THE TASK —
What is needed is an exact copy of all the data.

EXERCISE DATA —

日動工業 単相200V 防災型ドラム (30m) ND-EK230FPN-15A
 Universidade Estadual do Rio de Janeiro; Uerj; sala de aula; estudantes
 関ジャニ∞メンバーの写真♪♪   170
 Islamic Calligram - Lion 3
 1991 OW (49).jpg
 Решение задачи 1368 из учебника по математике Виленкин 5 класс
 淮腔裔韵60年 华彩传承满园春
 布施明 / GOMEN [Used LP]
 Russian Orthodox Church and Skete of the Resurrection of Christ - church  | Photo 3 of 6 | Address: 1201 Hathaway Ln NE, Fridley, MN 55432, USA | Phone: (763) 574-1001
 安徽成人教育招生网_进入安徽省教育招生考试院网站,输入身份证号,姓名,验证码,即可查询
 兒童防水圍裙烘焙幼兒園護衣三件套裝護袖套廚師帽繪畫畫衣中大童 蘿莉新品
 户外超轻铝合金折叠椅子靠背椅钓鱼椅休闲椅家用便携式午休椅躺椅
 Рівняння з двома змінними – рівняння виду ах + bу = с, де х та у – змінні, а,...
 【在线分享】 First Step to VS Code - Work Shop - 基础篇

PROBLEM SOLUTION —
日動工業 単相200V 防災型ドラム (30m) ND-EK230FPN-15A
 Universidade Estadual do Rio de Janeiro; Uerj; sala de aula; estudantes
 関ジャニ∞メンバーの写真♪♪   170
 Islamic Calligram - Lion 3
 1991 OW (49).jpg
 Решение задачи 1368 из учебника по математике Виленкин 5 класс
 淮腔裔韵60年 华彩传承满园春
 布施明 / GOMEN [Used LP]
 Russian Orthodox Church and Skete of the Resurrection of Christ - church  | Photo 3 of 6 | Address: 1201 Hathaway Ln NE, Fridley, MN 55432, USA | Phone: (763) 574-1001
 安徽成人教育招生网_进入安徽省教育招生考试院网站,输入身份证号,姓名,验证码,即可查询
 兒童防水圍裙烘焙幼兒園護衣三件套裝護袖套廚師帽繪畫畫衣中大童 蘿莉新品
 户外超轻铝合金折叠椅子靠背椅钓鱼椅休闲椅家用便携式午休椅躺椅
 Рівняння з двома змінними – рівняння виду ах + bу = с, де х та у – змінні, а,...
 【在线分享】 First Step to VS Code - Work Shop - 基础篇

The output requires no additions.